Umbrella Whims

HAVE you ever noticed the difference between a New England rolled umbrella and one done up in New York? There is a vital significance in the general attitude toward the umbrella in these two sections of the country. Like many other things of inimitable lines, umbrellas are handed down in New England. Tinged with a rich amber color, large, strongly jointed, of the finest steel ribs, of hickory staff, and built of imperishable cotton, they are in daily use among the first families of the land. They adorn stately colonial halls, neat closets, of Massachusetts neatness, and are sometimes put away at night with the silver.

They are seldom used when there is not a drenching downpour. Cloudiness and light rains are not considered reasons for employing the aid of an umbrella — snow and hail, never. It is not a rare thing in New England towns to see citizens in firm and thick clothing, proceeding about their business with umbrella in hand, but with its ribs in vertical position, flapping unhappily, with the wrong end to the dripping skies. You quite frequently see it.

I have seen umbrellas used as weapons against, burglars, tramps, mice, and dogs. They are used, too, as aids in locating lost articles, which have rolled under furniture too antique to be moved. They are converted into window openers-and-shutters, into props of various kinds, shields from the public gaze and from the glare of the sun, and into parachutes, by youngsters who are impelled by some strange force to jump from haylofts and break their legs. They are often converted into common carriers. I have frequently seen an infinitely superior person dip down into her umbrella for a handkerchief or pocket book.

The umbrella, which in its origin was a sunshade or movable canopy, has always been regarded in the Far East as a privilege of high rank, and is even now used in ceremonial processions. In a northern New England town, at four or half-past, the front doors of every other house on a very beautiful elmshaded street open almost simultaneously, and prim ladies issue forth, umbrella in hand, to make their afternoon calls. It all breathes high ceremony, but without color and without sound.
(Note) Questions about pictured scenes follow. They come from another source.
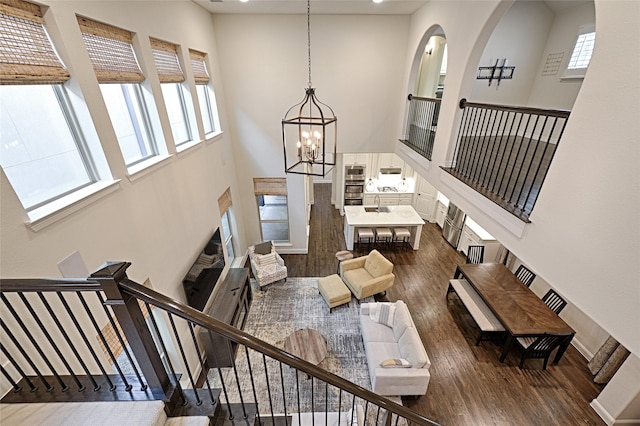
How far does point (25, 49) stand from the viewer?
1.74 m

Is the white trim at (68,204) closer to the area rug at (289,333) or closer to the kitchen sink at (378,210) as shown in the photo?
the area rug at (289,333)

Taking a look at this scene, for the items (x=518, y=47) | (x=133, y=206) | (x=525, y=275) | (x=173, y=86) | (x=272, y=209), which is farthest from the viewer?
(x=272, y=209)

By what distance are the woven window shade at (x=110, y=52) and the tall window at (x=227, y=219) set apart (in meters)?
2.81

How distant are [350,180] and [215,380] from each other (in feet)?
21.5

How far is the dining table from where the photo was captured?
3896 mm

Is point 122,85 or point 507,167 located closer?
point 122,85

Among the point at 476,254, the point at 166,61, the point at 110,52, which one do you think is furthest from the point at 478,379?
the point at 166,61

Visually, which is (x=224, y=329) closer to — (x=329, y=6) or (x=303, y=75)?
(x=303, y=75)

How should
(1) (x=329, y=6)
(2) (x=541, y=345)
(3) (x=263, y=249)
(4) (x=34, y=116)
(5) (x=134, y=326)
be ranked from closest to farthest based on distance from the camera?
(5) (x=134, y=326) → (4) (x=34, y=116) → (2) (x=541, y=345) → (1) (x=329, y=6) → (3) (x=263, y=249)

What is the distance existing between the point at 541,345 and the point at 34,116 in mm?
6586

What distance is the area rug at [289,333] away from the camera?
12.5 feet

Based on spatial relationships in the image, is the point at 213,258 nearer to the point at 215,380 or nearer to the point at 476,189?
the point at 215,380

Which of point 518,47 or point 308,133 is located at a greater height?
point 518,47

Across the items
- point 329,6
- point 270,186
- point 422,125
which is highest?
point 329,6
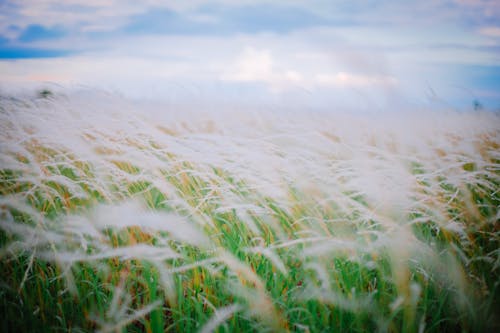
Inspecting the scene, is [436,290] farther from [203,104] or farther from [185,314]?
[203,104]

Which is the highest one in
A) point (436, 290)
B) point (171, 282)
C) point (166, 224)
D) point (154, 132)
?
point (154, 132)

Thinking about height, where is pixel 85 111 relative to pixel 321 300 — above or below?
above

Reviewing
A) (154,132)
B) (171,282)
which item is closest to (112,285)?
(171,282)

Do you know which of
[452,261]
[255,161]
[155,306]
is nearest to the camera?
[155,306]

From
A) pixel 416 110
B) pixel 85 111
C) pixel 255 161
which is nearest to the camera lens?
pixel 255 161

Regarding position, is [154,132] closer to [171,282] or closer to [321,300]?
[171,282]

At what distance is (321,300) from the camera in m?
1.01

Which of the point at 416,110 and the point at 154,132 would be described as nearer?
the point at 154,132

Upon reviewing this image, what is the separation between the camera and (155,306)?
0.98 m

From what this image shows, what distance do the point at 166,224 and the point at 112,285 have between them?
0.33 m

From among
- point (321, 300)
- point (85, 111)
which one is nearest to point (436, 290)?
point (321, 300)

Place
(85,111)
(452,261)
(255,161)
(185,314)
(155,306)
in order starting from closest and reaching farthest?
1. (155,306)
2. (185,314)
3. (452,261)
4. (255,161)
5. (85,111)

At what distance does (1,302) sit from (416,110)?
318 centimetres

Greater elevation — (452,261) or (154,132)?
(154,132)
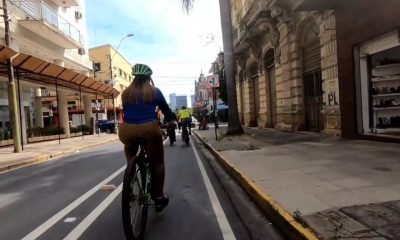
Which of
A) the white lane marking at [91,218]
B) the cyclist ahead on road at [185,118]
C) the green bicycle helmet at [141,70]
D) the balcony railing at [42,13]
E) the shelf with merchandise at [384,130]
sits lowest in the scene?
the white lane marking at [91,218]

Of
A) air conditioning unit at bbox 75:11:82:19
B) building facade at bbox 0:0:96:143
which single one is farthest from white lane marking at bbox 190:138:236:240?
air conditioning unit at bbox 75:11:82:19

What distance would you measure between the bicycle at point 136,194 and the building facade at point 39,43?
54.7 feet

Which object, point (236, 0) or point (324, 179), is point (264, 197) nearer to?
point (324, 179)

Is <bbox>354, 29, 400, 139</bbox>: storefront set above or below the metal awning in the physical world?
below

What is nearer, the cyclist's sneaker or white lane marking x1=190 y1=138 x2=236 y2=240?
white lane marking x1=190 y1=138 x2=236 y2=240

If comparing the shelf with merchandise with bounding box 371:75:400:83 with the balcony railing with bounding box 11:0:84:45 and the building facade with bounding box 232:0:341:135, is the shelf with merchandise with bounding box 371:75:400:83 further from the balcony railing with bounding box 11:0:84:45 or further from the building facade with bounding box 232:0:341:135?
the balcony railing with bounding box 11:0:84:45

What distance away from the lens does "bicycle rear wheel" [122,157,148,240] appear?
471 centimetres

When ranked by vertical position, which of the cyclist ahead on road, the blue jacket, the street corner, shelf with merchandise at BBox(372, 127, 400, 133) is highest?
the blue jacket

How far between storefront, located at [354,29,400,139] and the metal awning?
12.3 m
I suppose the umbrella has been the cause of murder in all degrees, the direct stimulus to larceny, grand and petit, a breaker of friendships, and an all-round ready tool of the Devil. It incites fine, honest men and women of unquestioned integrity to the act of stealing: you yourself have observed this fact, and perhaps have some personal knowledge of the twist that a piece of silk or gloria stretched on ribs of steel can give to the most unbudgeable conscience. It is extraordinary to meet one of your best friends on a street car, possessed of an umbrella with a rather elaborate handle, in which initials are deeply cut. Neither the ornate staff (which sometimes happens to end in an alligator’s head or a bull dog or a rose), nor the initials, match up with your friend’s character or name; and he will conduct the conversation from the North Station to Brookline, oblivious to the fact that he is a thief caught with the goods on. I repeat: it is extraordinary that the ‘rugged honesty of New England’ has been given a death-blow by the umbrella. If you call his attention to the thing, no blush of shame appears, but he will casually remark how very fortunate he was to have found an umbrella in the reception-room of Parker’s, with no one sitting by it.
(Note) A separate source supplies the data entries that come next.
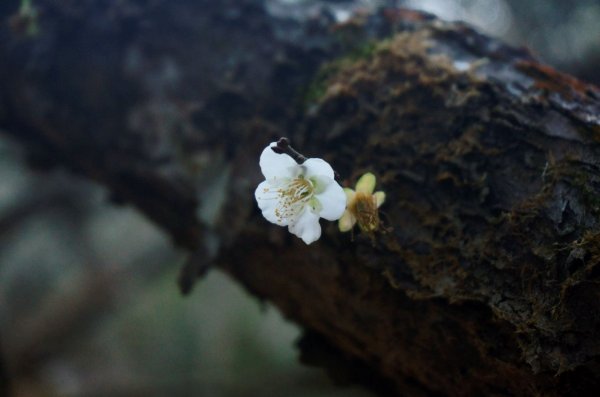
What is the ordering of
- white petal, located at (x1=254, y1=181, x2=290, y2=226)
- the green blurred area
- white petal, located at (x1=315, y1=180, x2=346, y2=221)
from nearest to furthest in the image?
white petal, located at (x1=315, y1=180, x2=346, y2=221), white petal, located at (x1=254, y1=181, x2=290, y2=226), the green blurred area

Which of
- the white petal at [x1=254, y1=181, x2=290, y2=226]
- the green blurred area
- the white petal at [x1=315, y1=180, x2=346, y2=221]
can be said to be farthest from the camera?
the green blurred area

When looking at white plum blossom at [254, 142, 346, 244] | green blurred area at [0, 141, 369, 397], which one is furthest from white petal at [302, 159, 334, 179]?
green blurred area at [0, 141, 369, 397]

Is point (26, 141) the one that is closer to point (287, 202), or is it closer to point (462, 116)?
point (287, 202)

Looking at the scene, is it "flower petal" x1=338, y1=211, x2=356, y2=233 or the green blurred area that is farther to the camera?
the green blurred area

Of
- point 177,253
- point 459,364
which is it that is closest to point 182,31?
point 459,364

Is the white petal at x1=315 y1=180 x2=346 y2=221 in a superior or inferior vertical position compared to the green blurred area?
inferior

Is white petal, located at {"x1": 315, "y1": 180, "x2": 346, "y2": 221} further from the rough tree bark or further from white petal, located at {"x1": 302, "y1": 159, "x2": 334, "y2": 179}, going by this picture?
the rough tree bark

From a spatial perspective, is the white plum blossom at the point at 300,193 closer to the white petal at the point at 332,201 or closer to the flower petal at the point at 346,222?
the white petal at the point at 332,201
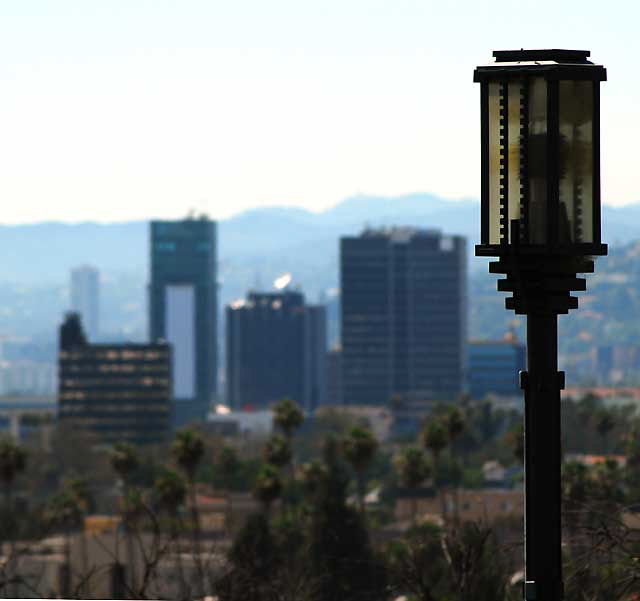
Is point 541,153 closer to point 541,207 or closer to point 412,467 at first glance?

The umbrella is now recognized as a means of analyzing character — it is a key to the more elementary and basic things. Do you prefer a tall or a short umbrella? a silk or a cotton one? a steel or a wooden staff? a Straight, curved, or right-angled handle? Silver, gold, or plain, ungarnished and unvarnished wood? Do you prefer gargoyles, birds of paradise with glass eyes, or parrots, to grasping a knot of hickory? Docs it have to be of the folding variety? Answers to these and similar questions give simple data concerning temperament, habit, and taste; and they can be put by almost anybody into proper psychological form. Take the last question — if the umbrella does have to be a folding one, it would indicate vision; a decided interest in the relation of weather to clothes and, therefore, economy; an aversion to traveling with apparently unnecessary burdens, and, therefore, sensitiveness; it would also indicate a love of labor-saving devices, therefore laziness, or merely progressiveness— this would have to be decided in the final summing-up. I would say that the simplicity of classifying users of umbrellas might develop into a fascinating and popular indoor sport. Try it.

P. S. — Word has just come that the umbrella has been used in New York as a carrier of bombs. Two Germans were recently arrested for trying to blow up the outfit of J. P. Morgan & Co. The bomb was located by the police in an umbrella, which the aforesaid Germans were carrying aboard the Third Avenue Elevated.

P. S. No. 2 — A curious and really quite extraordinary comment on the baffling qualities of the umbrella has come to my attention through Ida Tarbell. In writing her experiences on a Chautauqua circuit, she says: ‘I informed an audience once that we were a nation of one hundred thousand people; and a gentleman on the front seat took me to task. I did not tell him that the reason I had made the slip was that directly in front of me was a little mother trying to keep quiet an obstreperous child of two and a half or three years, by raising and lowering as rapidly as she could a big blue cotton umbrella.’